Feel free to use (with citation) information from on-line or print sources. But don't just take other people's word for how a particular system works. Instead, you should dig into the Linux code and really try to figure out what data structures are relevant, how they are initialized and maintained, and how control flows through the Linux code to cause your particular system to work.

I hope that one of these topics sparks your curiosity. Some of the things that operating systems do can seem like magic, or at least like the hidden knowledge of a secret society. I hope that some of the mystery will fall away for you once you dig into one of these topics. Have fun!
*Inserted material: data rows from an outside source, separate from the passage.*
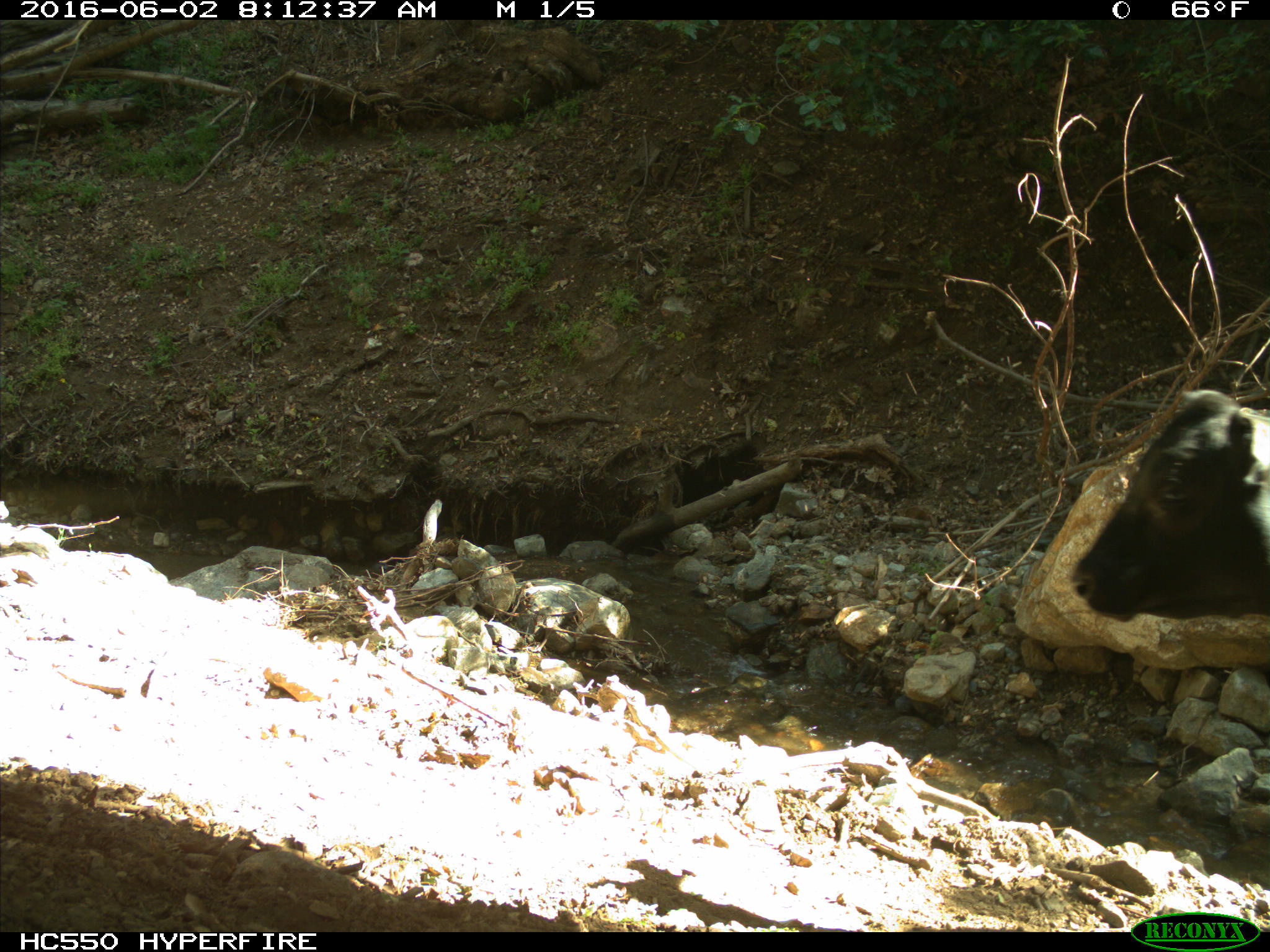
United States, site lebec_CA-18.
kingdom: Animalia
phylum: Chordata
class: Mammalia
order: Artiodactyla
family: Bovidae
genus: Bos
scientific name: Bos taurus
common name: domestic cow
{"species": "Bos taurus (domestic cow)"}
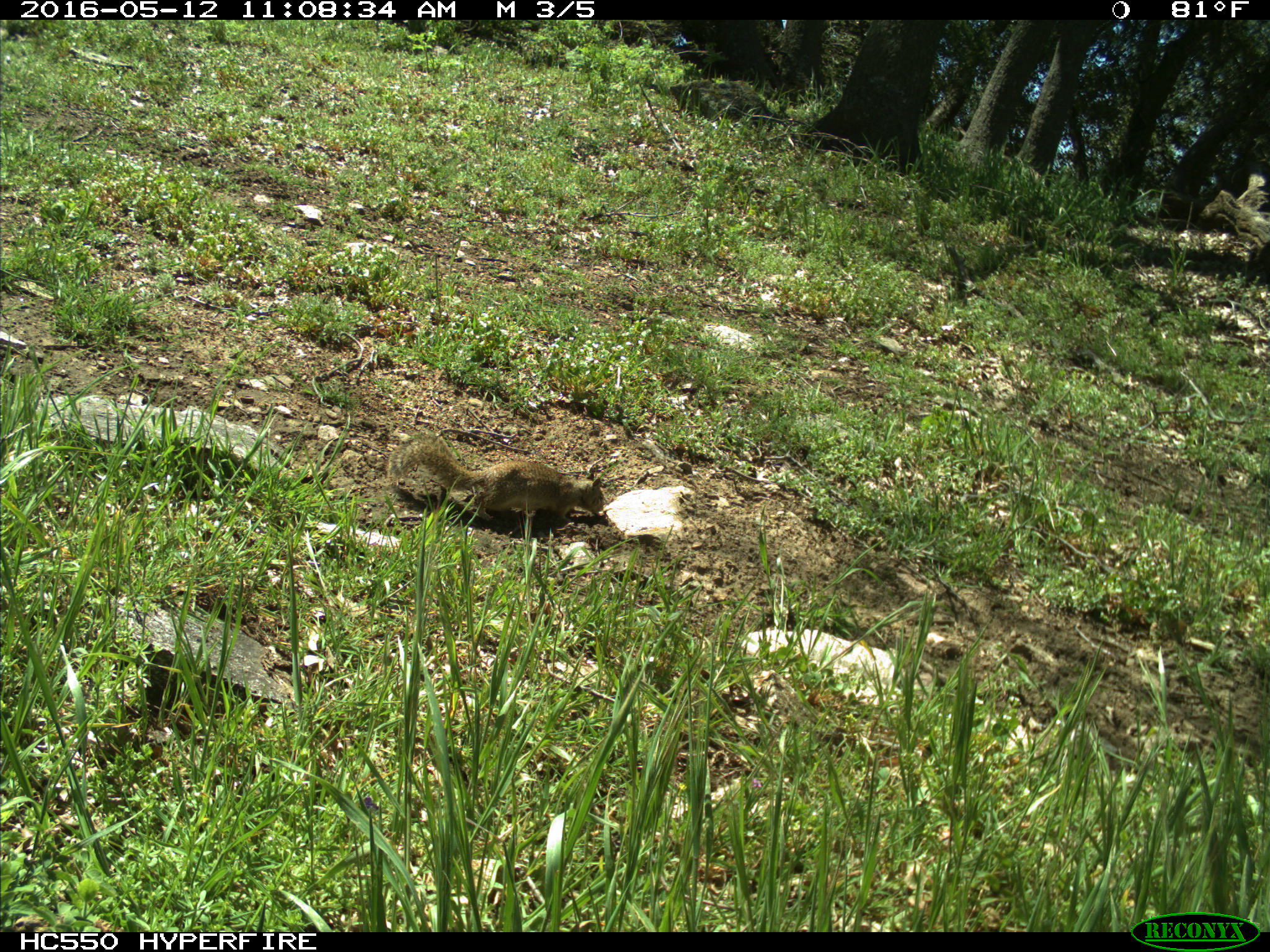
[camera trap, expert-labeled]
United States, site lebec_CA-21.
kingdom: Animalia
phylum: Chordata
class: Mammalia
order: Rodentia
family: Sciuridae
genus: Otospermophilus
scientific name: Otospermophilus beecheyi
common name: california ground squirrel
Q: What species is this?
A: Otospermophilus beecheyi (california ground squirrel).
- The start-up system. Investigate in detail what happens at system startup. How does the hardware first transfer control to the Linux code? What does that code do? What data structures get initialized, when, and how? How soon are interrupts allowed? When is the first process created, and what is it? When is virtual memory activated? At what point does the "choose your OS" screen appear? etc.
- The virtual memory system. Investigate in detail the structure of the virtual memory system. What kind of page table system does Linux use? How does the page table get initialized on a fork/exec? What assumptions does the paging system make about hardware support for paging? What happens on a page fault? How does the page replacement system work? What properties do pages have? Can pages be shared between processes, and how? How does the OS switch between page tables at a context switch? etc.
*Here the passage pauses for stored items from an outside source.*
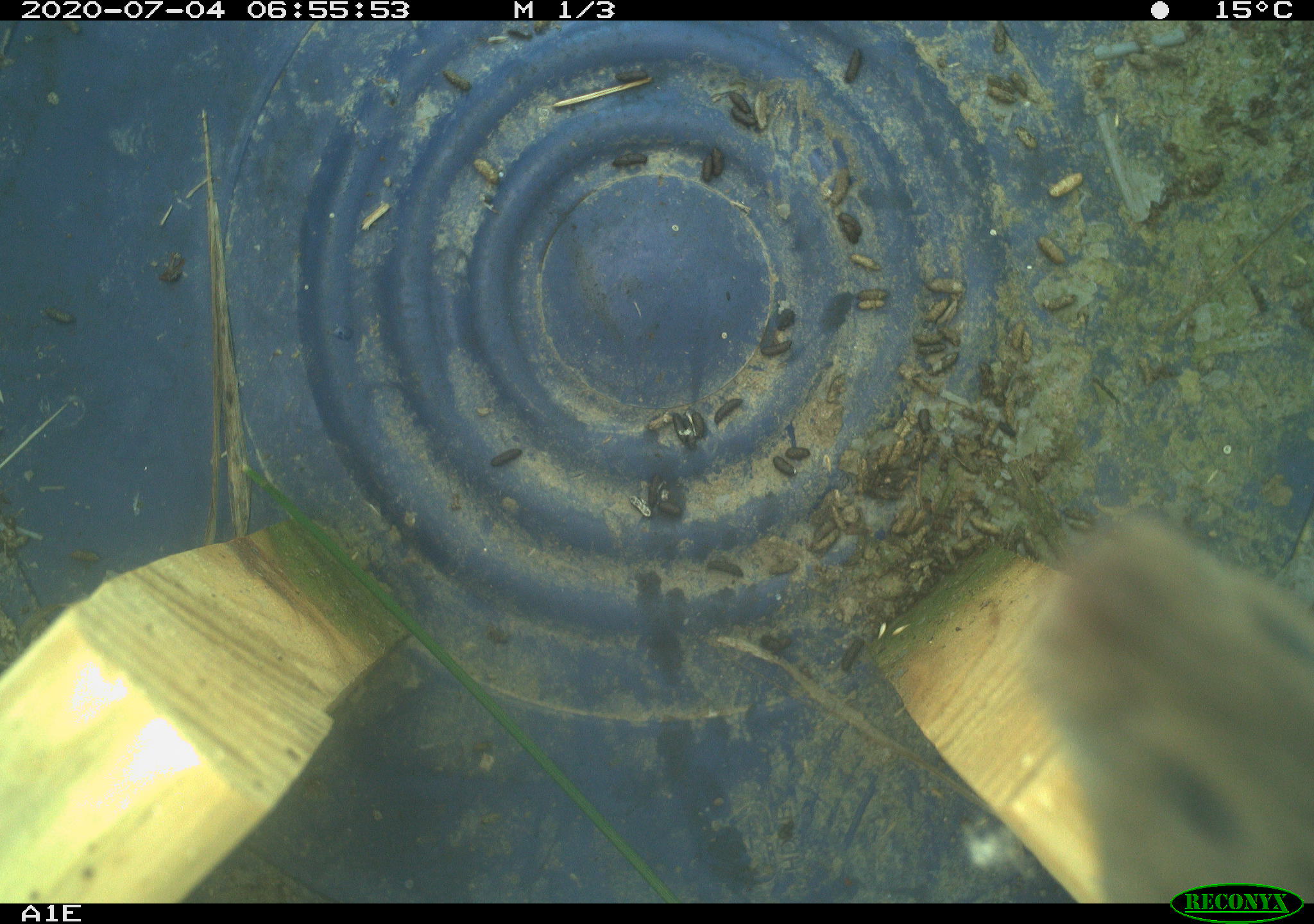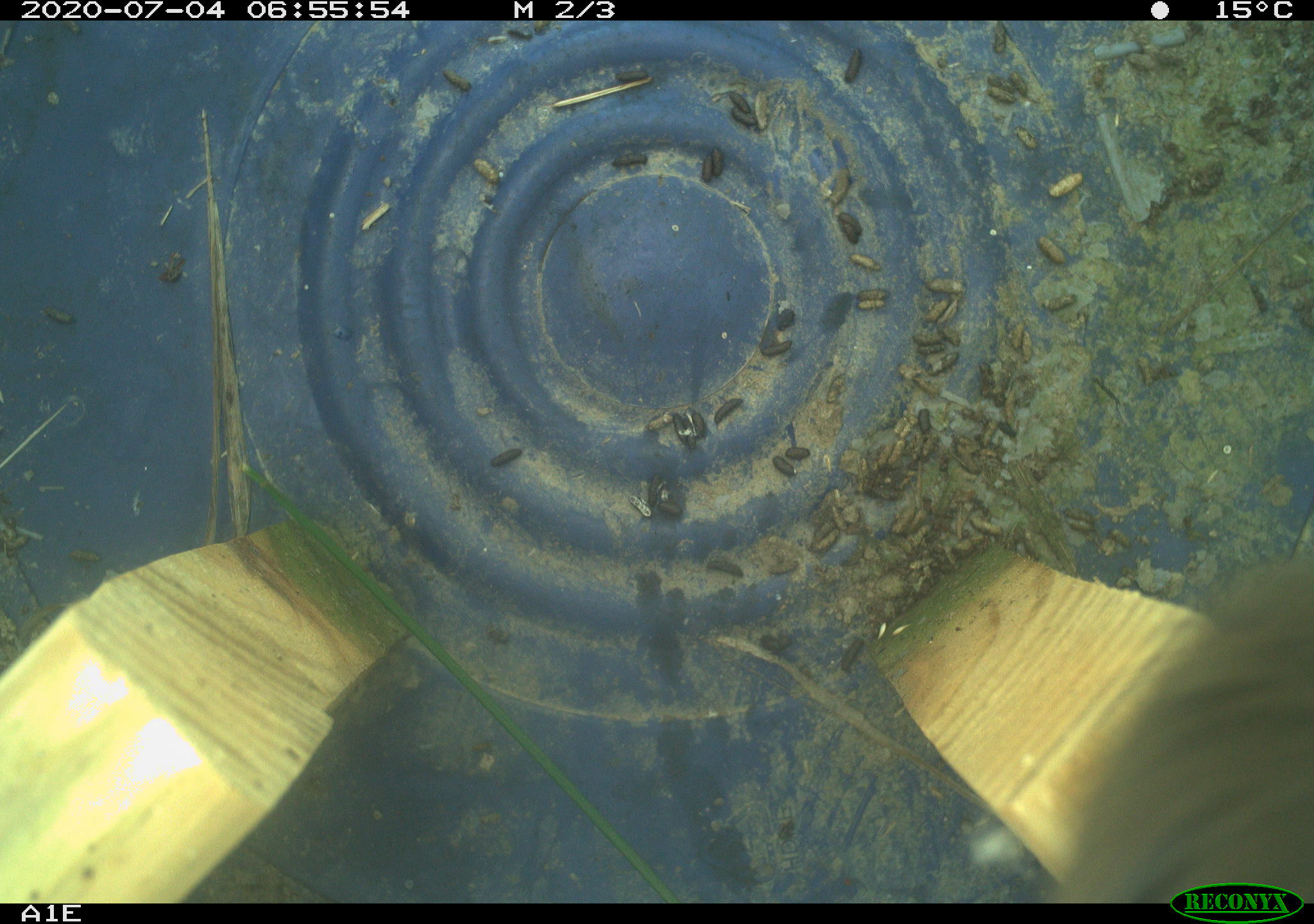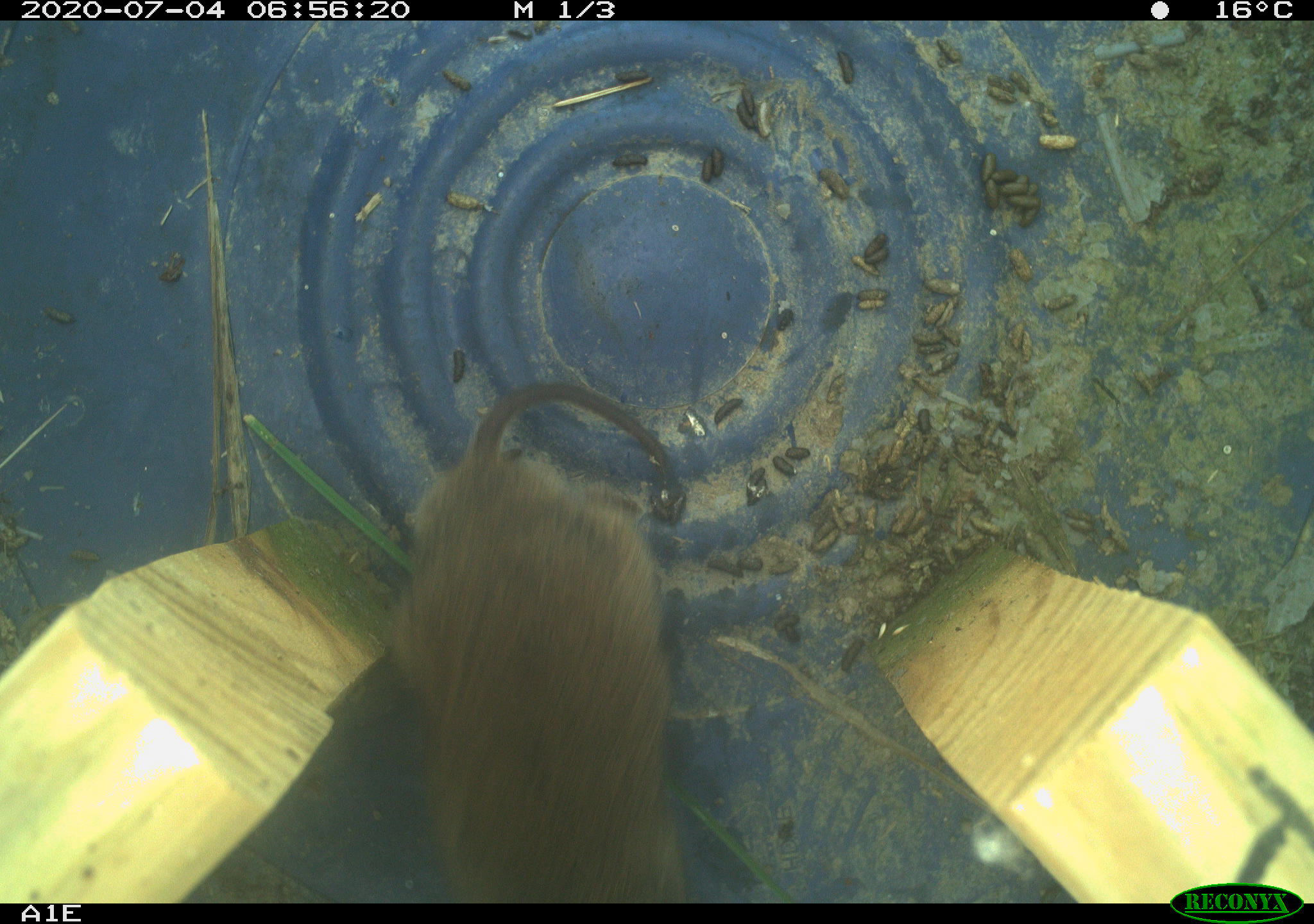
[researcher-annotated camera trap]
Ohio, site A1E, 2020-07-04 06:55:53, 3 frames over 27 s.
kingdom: Animalia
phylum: Chordata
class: Mammalia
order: Rodentia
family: Cricetidae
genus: Microtus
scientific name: Microtus pennsylvanicus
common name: meadow vole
Meadow vole (Microtus pennsylvanicus).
- fork, exec, and wait. Describe in detail what happens when a process forks, the child executes one of the versions of exec(), and the parent executes one of the versions of wait(). What resources get shared, as opposed to resources that are copied? Does some of the exec'd program's file get loaded into memory, and if so, which portion? What happens to open files? What happens to open network connections? Where does the child process's page table come from? Where is the exit status of the child stored, and how is it retrieved to prevent the survival of a "zombie process"? etc.
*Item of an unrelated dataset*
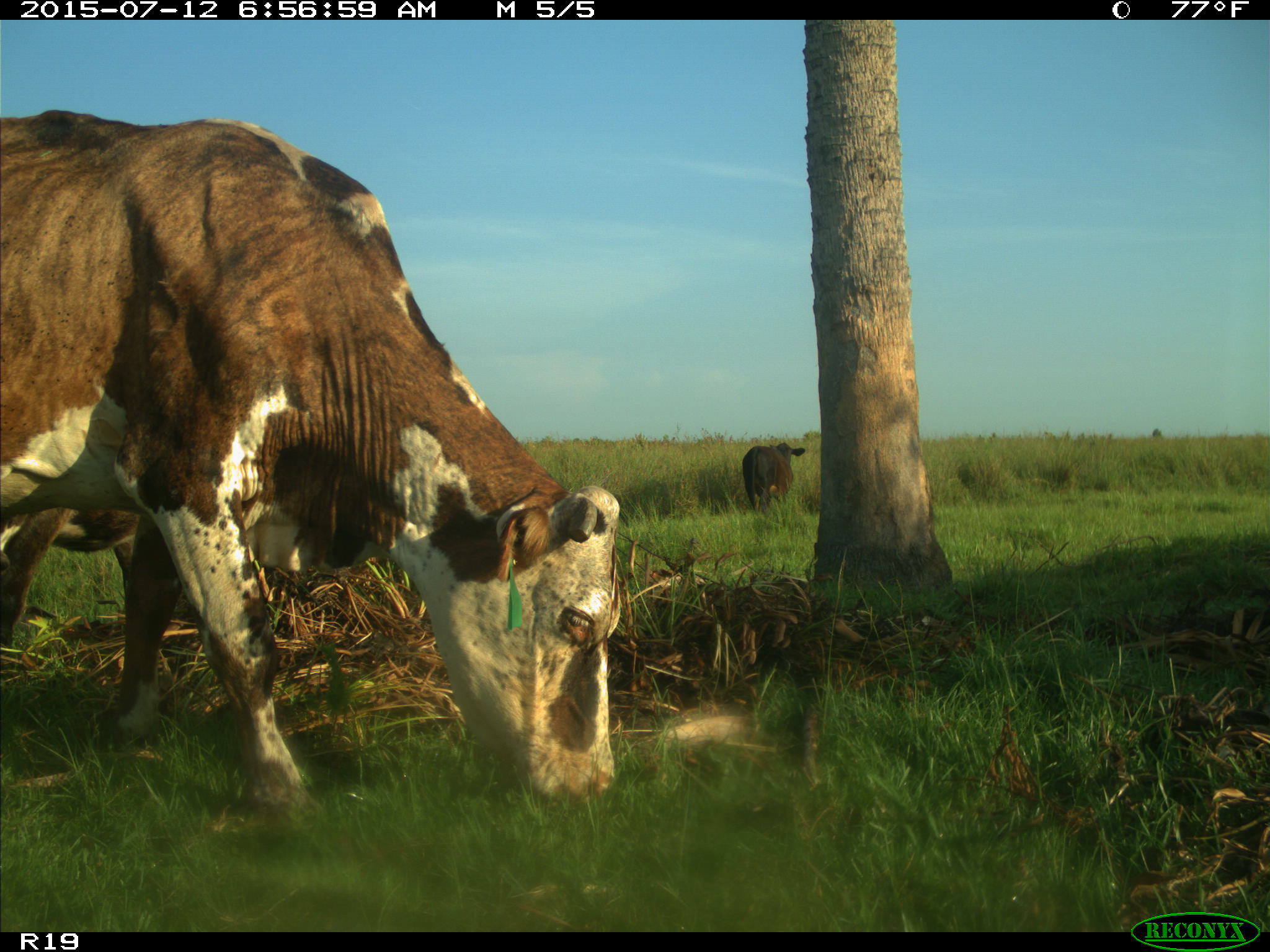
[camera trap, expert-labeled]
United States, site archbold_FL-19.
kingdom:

- The buffer cache. File system implementations typically maintain a cache of blocks read from a hard drive. Here, your job is to investigate the Linux buffer cache system, and describe how it works. If there's a general mechanism that is file system-independent, go ahead and describe that. If the caching is system-dependent, then pick a common file system and describe its caching mechanism. As when investigating any caching system, you should find the answers to the four questions asked by Patterson and Hennessy in the "Memory Hierarchies" chapter of their textbook "Computer Organization & Design." Also, look into how the contents of the buffer cache are shared (if at all) between distinct processes that might have identical files open for reading or writing.
- Device drivers. Pick one relatively simple device type (I suggest mouse, keyboard, or hard drive) and investigate how the OS communicates with the device in question. How, for example, do keystrokes get routed from the physical device to the input buffer of the right process? What happens when a process performs a write operation on a file stored on a hard drive? How do motions of the mouse turn into a cursor that moves around the screen?